The Company's professional sports team, league and event licensors include,
among others, the NBA, the NHL, NASCAR and Major League Baseball. The Company
targets the upscale adult sports enthusiast through the Company's existing
distribution channels as well as through new channels such as stadium stores and
team retail outlets. The Company has over 800 active professional sports related
customer accounts.

Event 1 Subsidiary. The Event 1 subsidiary was established in fiscal 1998
to provide concessionaire services that create additional outlets for the
Company's products. Since its inception, Event 1 has become the leading event
merchandiser in the collegiate championship industry. The subsidiary has renewed
and extended its agreements with the NCAA, Big 10 Conference, Big 12 Conference,
the Atlantic Coast Conference, the South Eastern Conference, PGA and various
other institutions and entities.

GFSI Canada Company. In June 2002 the Company formed GFSI Canada Company
("GFSI Canada"), a wholly owned subsidiary of GFSI, Inc. organized under the
Securities Act of Nova Scotia, Canada. The Company established GFSI Canada to
enable it to conduct business in Canada and reach similar markets with it's
existing product line. Certain of the Company's products had previously been
available in the Canadian market through an international licensing agreement
that expired in December 2001. In June 2002, GFSI Canada entered into a
Management Agreement with Fletcher Leisure Group Inc. ("Fletcher"), a Canadian
corporation headquartered in Quebec, Canada to provide certain services. GFSI
Canada had no assets or liabilities at June 29, 2002 and had no results from
operations in fiscal 2002.


PRODUCTS

The Company's extensive product offerings include: fleecewear, outerwear,
polo shirts, woven shirt, sweaters, T- shirts and bottoms, women's and other
apparel items and accessories. These products are currently offered in over
1,000 combinations of style and color. While its products are generally
characterized by a low fashion risk, the Company attempts to incorporate the
latest trends in style, color and fabrics with a heavy emphasis on innovative
graphics to create leading-edge fashion looks. The Company believes that the
quality and breadth of its product lines and its innovative logo designs
represent significant competitive advantages in its markets.

The following illustrates the attributes of the Company's current product
lines:

Fleecewear. The Company's fleecewear products represented approximately 27%
of net sales for fiscal 2002. Current styles offered by the Company include
classic crew sweatshirts, cowl neck tops, half-zip pullovers, hooded tops,
vests, and bottoms. Products are constructed of a wide range of quality fabrics
including combed cotton, textured fleece ribbed knit cotton and inside out
fleece. This product line offers customers a variety of styles ranging from
relaxed, functional looks to more sophisticated, casual looks.

T-Shirts and Bottoms. The Company's T-shirt and bottoms products
represented approximately 15% of net sales for fiscal 2002. The Company's
products are designed to address consumer needs for comfort, fit and function
while providing innovative logo designs. The Company offers a full line of
T-shirts, shorts and pants in a variety of styles, fabrics and colors.

Outerwear. The Company's outerwear products represented approximately 13%
of net sales for fiscal 2002. These products are designed to offer consumers
contemporary styling, functional features and quality apparel. Product offerings
include a variety of weights and styles, including heavy nylon parkas, denim
jackets, corduroy hooded pullovers, nylon windshirts and water-resistant poplin
jackets. The Company's products also provide a number of functional features
such as adjustable cuffs, windflaps, vented backs, drawstring bottoms and
heavyweight fleece lining.

•••••

▶ [APPLY WHAT YOU READ]
**1)** In the GFSI business passage, what share of net sales for fiscal 2002 did fleecewear products represent?
**2)** Pick up the GFSI business passage after its last sentence and carry it on.
The material has nothing to do with the GFSI business passage.

•••••

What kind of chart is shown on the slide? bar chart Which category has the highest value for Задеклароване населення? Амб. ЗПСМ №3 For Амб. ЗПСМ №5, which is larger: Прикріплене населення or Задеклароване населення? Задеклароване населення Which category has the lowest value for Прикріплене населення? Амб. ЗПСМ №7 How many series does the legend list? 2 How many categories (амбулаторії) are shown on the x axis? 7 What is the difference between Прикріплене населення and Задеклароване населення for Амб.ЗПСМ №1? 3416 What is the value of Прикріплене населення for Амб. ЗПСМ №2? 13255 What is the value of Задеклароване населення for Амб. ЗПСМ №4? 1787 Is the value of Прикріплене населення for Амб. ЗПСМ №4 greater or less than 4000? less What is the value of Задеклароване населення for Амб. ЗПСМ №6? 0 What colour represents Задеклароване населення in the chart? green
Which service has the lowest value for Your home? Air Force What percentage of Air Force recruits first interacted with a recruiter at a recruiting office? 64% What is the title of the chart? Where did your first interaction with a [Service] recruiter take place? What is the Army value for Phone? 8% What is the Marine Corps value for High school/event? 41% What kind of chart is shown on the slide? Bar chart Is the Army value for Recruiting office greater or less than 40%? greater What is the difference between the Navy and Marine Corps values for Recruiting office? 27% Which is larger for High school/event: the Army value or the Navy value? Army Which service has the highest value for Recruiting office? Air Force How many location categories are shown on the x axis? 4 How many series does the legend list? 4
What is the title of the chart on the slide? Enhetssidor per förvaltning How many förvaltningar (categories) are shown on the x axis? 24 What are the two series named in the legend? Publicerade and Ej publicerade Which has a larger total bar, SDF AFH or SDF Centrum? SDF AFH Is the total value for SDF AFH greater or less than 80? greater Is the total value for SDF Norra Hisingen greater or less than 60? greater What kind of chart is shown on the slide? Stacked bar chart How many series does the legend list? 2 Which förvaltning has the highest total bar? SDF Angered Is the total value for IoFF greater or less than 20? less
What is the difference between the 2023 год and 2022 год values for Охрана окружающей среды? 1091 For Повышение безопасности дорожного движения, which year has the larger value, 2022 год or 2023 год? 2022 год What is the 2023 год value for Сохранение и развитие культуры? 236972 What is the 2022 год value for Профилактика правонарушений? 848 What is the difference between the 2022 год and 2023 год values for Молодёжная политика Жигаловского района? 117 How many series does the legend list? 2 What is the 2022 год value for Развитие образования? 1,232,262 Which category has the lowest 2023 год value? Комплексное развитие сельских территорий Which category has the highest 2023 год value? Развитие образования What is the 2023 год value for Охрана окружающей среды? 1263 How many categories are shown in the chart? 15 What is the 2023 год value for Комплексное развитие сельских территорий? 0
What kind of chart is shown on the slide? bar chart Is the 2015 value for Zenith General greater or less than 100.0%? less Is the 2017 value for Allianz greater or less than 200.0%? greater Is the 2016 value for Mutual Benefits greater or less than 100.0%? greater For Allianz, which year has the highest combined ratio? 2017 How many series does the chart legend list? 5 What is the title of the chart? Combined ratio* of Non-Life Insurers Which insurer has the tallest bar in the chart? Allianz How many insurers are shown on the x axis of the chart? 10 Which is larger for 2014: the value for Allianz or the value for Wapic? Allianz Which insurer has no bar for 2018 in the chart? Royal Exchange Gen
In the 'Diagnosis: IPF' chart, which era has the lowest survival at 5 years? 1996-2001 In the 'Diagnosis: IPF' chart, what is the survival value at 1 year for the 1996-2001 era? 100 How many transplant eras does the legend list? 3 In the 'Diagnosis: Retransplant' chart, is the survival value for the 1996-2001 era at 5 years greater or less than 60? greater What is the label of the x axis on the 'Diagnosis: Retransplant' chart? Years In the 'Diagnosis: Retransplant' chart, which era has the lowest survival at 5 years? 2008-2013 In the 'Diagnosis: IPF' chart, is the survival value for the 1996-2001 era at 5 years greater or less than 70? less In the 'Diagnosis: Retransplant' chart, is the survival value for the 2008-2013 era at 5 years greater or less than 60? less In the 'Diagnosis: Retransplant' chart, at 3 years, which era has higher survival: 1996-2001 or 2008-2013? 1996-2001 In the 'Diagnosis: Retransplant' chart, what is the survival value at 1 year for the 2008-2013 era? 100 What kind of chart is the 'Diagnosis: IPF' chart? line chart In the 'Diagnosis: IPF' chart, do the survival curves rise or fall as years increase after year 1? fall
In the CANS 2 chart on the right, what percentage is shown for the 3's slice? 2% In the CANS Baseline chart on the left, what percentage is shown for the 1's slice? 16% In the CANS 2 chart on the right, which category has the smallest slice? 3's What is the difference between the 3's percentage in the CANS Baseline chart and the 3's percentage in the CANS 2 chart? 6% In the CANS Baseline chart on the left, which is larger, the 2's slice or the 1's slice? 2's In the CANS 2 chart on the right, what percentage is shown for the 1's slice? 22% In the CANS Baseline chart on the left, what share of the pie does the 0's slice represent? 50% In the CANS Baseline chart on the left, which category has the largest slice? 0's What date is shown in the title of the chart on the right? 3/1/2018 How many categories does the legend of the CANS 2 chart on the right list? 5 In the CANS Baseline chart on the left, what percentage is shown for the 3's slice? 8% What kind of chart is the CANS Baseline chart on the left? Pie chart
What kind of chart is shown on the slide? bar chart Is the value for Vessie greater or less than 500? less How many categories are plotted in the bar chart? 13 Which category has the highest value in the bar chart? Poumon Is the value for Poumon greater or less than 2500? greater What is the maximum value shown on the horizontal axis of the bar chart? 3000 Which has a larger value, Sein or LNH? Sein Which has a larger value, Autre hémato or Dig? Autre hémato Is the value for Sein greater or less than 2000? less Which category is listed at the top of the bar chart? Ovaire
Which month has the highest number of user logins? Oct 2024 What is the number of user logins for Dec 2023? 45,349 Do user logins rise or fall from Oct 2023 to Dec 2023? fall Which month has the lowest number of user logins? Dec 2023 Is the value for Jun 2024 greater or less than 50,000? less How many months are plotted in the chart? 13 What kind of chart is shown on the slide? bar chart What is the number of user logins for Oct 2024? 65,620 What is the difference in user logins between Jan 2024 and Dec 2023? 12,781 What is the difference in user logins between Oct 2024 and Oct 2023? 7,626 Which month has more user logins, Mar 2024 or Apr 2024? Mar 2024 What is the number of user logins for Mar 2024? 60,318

•••••

▶ [SET OF ANSWERS]
**1)** Approximately 27%.

**2)**
4





Polo Shirts, Woven Shirts and Sweaters. The Company's polo shirt, woven
shirt and sweater products represented approximately 13% of net sales for fiscal
2002. The Company's products in this category are designed to be suitable for
both leisure and work-related activities with a full range of materials and
styles.

Women's. The Company's women's products represented approximately 9% of net
sales for fiscal 2002. This product line offers customers a variety of styles
ranging from relaxed, functional looks to more sophisticated, casual looks.

Other. The Company also sells headwear, sports luggage, and a number of
other miscellaneous apparel items. Event 1 also sells non-apparel items at
events including basketballs, pennants and related items. Sales of "Other" items
represented approximately 23% of net sales for fiscal 2002.


DESIGN, MANUFACTURING AND MATERIALS SOURCING

The Company operates state-of-the-art design, embroidery and screen print
manufacturing and distribution facilities in Lenexa, Kansas, Chillicothe,
Missouri and Bedford, Iowa.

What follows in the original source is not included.